1. Zum Inhalt springen
  2. Zur Hauptnavigation springen
  3. Zu weiteren Angeboten der DW springen
Politik

Bosnien: Es brodelt wieder

Zorica Ilic
27. Juli 2022

Im Herbst stehen Wahlen an, und seit Monaten streiten die drei Ethnien um das Wahlgesetz. Mittendrin in der Kontroverse der Hohe Repräsentant, ein Deutscher. Ein Erklärungsversuch eines besonders komplexen Landes.
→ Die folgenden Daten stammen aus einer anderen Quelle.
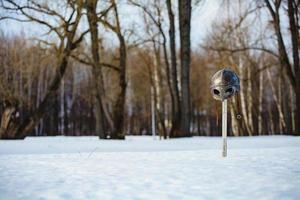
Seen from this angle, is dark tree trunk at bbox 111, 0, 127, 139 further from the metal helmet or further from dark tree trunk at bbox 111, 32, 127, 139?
the metal helmet

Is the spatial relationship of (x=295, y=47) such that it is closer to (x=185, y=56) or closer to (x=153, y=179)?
(x=185, y=56)

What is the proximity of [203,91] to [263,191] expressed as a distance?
40.6 m

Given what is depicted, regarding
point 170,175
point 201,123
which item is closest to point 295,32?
point 170,175

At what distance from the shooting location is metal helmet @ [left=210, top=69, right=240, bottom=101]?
763 centimetres

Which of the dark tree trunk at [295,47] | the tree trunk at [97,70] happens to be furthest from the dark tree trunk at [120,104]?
the dark tree trunk at [295,47]

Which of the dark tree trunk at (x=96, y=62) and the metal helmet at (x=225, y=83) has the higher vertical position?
the dark tree trunk at (x=96, y=62)

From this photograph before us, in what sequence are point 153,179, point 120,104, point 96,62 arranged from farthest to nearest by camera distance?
1. point 120,104
2. point 96,62
3. point 153,179

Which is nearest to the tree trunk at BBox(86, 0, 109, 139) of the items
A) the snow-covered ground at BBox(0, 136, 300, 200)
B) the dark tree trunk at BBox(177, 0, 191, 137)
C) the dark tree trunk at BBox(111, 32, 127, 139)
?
the dark tree trunk at BBox(111, 32, 127, 139)

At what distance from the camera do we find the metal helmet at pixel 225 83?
7.63m

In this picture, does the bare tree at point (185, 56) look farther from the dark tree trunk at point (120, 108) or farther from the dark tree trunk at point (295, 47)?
the dark tree trunk at point (295, 47)

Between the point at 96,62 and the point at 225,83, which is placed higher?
the point at 96,62

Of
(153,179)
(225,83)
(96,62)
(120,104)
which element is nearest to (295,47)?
(120,104)

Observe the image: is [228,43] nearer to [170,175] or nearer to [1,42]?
[1,42]

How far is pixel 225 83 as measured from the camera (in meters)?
7.62
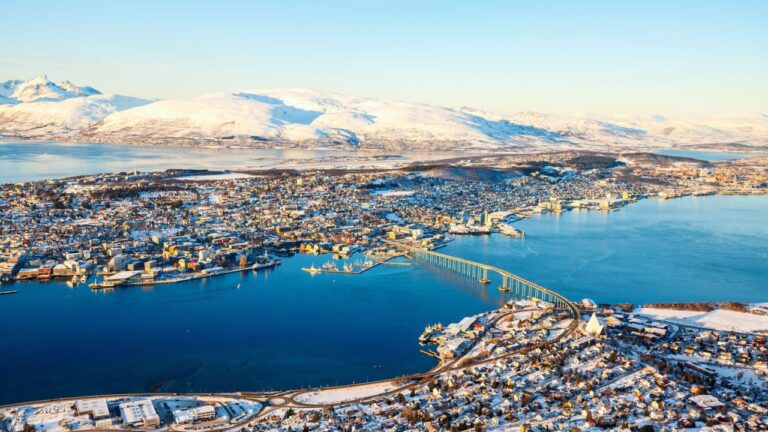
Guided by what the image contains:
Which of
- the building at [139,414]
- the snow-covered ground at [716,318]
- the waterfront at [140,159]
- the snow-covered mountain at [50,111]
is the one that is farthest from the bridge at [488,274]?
the snow-covered mountain at [50,111]

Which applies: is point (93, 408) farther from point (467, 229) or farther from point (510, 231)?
point (510, 231)

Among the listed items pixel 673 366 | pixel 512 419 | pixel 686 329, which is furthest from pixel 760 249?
pixel 512 419

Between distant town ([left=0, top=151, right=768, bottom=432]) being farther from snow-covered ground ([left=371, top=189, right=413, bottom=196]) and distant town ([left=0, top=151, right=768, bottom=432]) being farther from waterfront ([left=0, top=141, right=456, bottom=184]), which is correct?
waterfront ([left=0, top=141, right=456, bottom=184])

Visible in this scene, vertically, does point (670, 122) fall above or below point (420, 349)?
above

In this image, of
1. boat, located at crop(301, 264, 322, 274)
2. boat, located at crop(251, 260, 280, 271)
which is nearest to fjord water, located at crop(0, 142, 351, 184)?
boat, located at crop(251, 260, 280, 271)

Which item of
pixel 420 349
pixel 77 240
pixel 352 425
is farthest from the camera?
pixel 77 240

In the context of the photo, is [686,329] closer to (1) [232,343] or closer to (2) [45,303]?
(1) [232,343]

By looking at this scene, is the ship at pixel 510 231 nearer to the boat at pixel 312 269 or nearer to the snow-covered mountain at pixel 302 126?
the boat at pixel 312 269
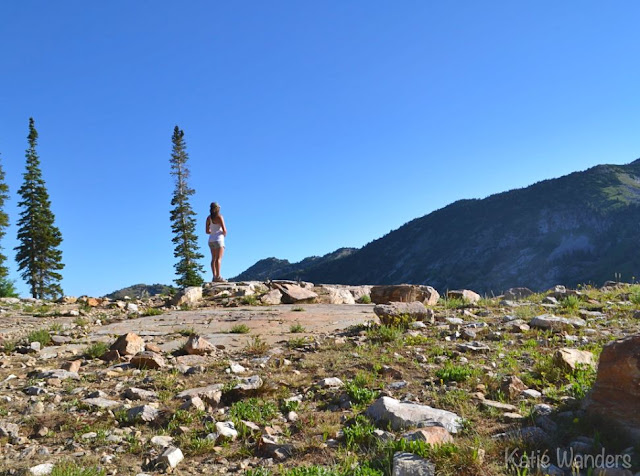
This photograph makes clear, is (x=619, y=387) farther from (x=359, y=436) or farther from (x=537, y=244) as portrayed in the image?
(x=537, y=244)

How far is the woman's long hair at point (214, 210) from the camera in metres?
16.8

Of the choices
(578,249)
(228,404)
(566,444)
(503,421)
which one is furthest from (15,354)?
(578,249)

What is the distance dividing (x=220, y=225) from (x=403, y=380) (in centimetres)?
1224

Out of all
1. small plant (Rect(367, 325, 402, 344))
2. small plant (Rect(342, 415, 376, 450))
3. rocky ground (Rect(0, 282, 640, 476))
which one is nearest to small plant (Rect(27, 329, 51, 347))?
rocky ground (Rect(0, 282, 640, 476))

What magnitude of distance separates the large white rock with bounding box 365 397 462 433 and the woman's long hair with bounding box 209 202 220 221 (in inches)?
510

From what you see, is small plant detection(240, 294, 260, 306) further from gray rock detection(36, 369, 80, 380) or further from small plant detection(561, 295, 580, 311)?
small plant detection(561, 295, 580, 311)

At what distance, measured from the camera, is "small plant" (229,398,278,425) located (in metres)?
5.07

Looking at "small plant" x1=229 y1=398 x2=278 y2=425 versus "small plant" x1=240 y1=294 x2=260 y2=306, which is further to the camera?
"small plant" x1=240 y1=294 x2=260 y2=306

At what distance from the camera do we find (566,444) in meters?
4.17

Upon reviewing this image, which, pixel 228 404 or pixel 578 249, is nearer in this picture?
pixel 228 404

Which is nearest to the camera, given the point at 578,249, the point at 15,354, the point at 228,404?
the point at 228,404

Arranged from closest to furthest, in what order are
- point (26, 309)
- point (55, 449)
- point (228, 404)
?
point (55, 449) < point (228, 404) < point (26, 309)

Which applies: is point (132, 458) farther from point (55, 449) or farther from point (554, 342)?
point (554, 342)

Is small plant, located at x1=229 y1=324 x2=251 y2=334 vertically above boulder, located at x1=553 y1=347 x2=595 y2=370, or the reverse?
small plant, located at x1=229 y1=324 x2=251 y2=334
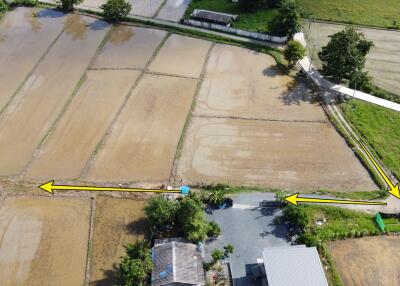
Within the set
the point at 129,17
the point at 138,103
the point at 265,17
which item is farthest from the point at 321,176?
the point at 129,17

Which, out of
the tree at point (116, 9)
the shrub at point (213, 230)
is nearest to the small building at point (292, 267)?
the shrub at point (213, 230)

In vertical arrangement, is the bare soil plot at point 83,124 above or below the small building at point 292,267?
above

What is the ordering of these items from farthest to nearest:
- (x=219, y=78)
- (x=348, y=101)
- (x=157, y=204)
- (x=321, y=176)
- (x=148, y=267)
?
(x=219, y=78), (x=348, y=101), (x=321, y=176), (x=157, y=204), (x=148, y=267)

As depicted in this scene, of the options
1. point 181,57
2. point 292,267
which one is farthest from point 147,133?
point 292,267

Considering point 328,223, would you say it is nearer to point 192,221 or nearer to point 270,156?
point 270,156

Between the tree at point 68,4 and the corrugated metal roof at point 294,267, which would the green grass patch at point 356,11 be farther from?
the corrugated metal roof at point 294,267

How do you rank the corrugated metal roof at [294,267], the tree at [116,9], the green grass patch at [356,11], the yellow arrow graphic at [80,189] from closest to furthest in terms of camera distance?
the corrugated metal roof at [294,267] → the yellow arrow graphic at [80,189] → the green grass patch at [356,11] → the tree at [116,9]

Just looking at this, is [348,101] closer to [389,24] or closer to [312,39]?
[312,39]
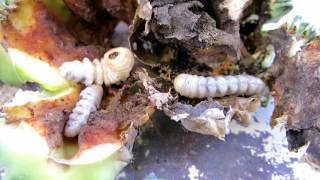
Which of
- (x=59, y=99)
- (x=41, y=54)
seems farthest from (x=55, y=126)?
(x=41, y=54)

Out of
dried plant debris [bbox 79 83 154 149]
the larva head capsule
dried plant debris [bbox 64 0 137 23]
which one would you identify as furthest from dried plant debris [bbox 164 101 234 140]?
dried plant debris [bbox 64 0 137 23]

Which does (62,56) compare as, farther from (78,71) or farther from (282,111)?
(282,111)

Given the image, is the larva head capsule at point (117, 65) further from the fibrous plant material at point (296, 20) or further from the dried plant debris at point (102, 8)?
the fibrous plant material at point (296, 20)

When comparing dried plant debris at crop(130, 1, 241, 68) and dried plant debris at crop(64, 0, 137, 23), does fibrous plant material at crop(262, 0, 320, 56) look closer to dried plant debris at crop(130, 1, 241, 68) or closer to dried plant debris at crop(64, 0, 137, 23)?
dried plant debris at crop(130, 1, 241, 68)

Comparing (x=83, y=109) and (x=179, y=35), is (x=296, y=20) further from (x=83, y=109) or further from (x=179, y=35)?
(x=83, y=109)

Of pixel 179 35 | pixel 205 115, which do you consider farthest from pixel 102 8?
pixel 205 115

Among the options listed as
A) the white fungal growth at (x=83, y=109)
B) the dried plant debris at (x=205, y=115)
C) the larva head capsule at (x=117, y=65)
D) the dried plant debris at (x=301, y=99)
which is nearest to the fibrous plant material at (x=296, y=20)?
the dried plant debris at (x=301, y=99)
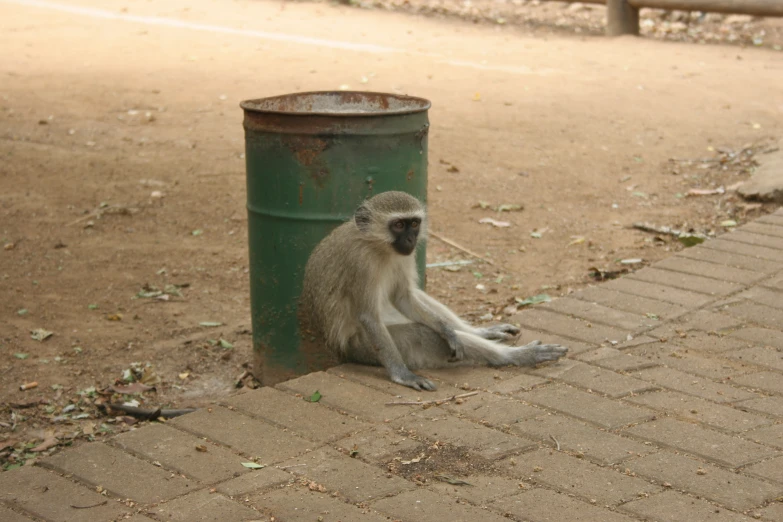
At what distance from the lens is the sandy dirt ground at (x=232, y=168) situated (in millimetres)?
5285

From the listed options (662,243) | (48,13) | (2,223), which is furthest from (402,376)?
(48,13)

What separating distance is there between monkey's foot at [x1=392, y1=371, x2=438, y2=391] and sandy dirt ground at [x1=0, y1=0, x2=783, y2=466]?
4.44 feet

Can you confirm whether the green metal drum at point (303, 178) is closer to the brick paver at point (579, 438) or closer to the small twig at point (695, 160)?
the brick paver at point (579, 438)

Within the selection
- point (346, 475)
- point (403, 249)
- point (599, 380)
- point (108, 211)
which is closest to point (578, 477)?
point (346, 475)

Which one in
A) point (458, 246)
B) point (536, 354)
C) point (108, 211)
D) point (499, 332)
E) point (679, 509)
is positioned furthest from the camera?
point (108, 211)

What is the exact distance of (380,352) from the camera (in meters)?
3.97

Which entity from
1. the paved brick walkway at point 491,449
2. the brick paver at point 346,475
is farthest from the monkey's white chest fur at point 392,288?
the brick paver at point 346,475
Bosnien Herzegowina Christian Schmidt
Bild: Elvis Barukcic/AFP/Getty Images

"Wir wollen ein Land, in dem alle Menschen gleich sind", steht auf einem der zahlreichen Transparente. Rund 7000 Bürgerinnen und Bürger versammelten sich Anfang der Woche vor dem Büro des Hohen Repräsentanten in Sarajevo (OHR). Leiter dieser Institution der internationalen Gemeinschaft in Bosnien und Herzegowina (BiH) ist ein Deutscher, Christian Schmidt, ehemaliger deutscher Landwirtschaftsminister. Die Botschaft der Demonstranten an Schmidt ist klar: Wir werden keine Änderungen am Wahlgesetz akzeptieren.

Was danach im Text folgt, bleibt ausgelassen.